Harold Meyerson made valid points about the Investor-State Dispute Settlement (ISDS) clause in trade agreements in his Oct. 2 op-ed column, “A flawed trade clause.” However, with all the misinformation that exists on this issue, it is important to be precise. Foreign investors cannot sue “over any rules, regulations or changes in policy that they say harm their financial interests.”


Rather, they can sue if the host government has discriminated against an investor because it is foreign; if an investment has been expropriated, either directly or indirectly; or if the investor has experienced bad treatment of a more general sort (this controversial standard is known as “fair and equitable” treatment).


In a sense, the ISDS provision creates international judicial review of national laws and regulations, with such review available only to foreign investors. That is certainly a controversial proposition, but it is important to keep the debate focused on the facts, rather than on myths that have been put forward.

You only get so much space for these letters, so I thought I’d elaborate here.

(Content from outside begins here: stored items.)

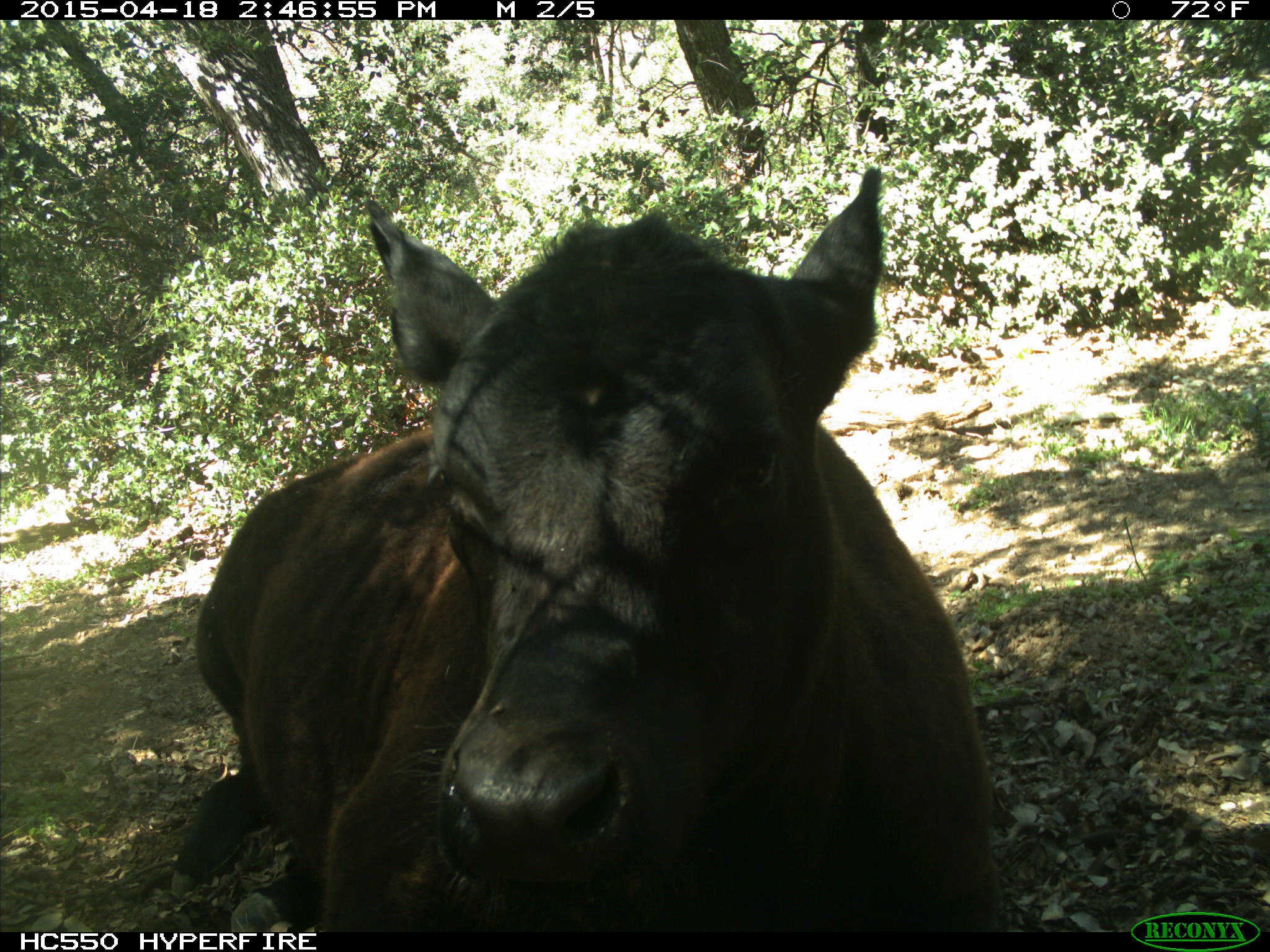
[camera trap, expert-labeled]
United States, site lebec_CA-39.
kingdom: Animalia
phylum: Chordata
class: Mammalia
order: Artiodactyla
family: Bovidae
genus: Bos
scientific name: Bos taurus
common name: domestic cow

ISDS allows foreign investors to challenge any and all domestic government actions before an international tribunal. That includes local, state, and national measures, by legislators, regulators, or courts. In terms of the substance of the claims that can be made, they look a lot like certain constitutional doctrines: Equal Protection, Takings, and Due Process. What you end up with, in effect, is a special international “constitutional” court (of sorts), available only to foreign investors. (It can’t strike down the domestic laws, of course, but it can award damages for violations.)

I’ve been very skeptical of this. I don’t want to go through all the arguments, but let me raise three three critical points about ISDS:

  • If we’re going to have this kind of international judicial review, why give it only to foreign investors? Why not oppressed minorities? It doesn’t look very good when you protect the rights of only the rich.
  • If we’re going to have international judicial review, shouldn’t we debate it more explicitly? It’s kind of a big deal. But when Congress and the Administration talk about issues related to these foreign investment rules, they don’t mention this aspect of it.
  • Some libertarian-ish people I’ve talked to see this procedure as another valuable check on excessive government actions. I’m not convinced. Sure, ISDS could be used to argue that the government has over-reached. But it could also be used to get the government to reach further. The “fair and equitable” treatment clause in particular offers the scope to argue that the government should do more. For example, companies who receive renewable energy subsidies have [$] sued or threatened to sue when governments try to cut back on those subsidies. Thus, it can also be used to get in the way of sensible, more limited government.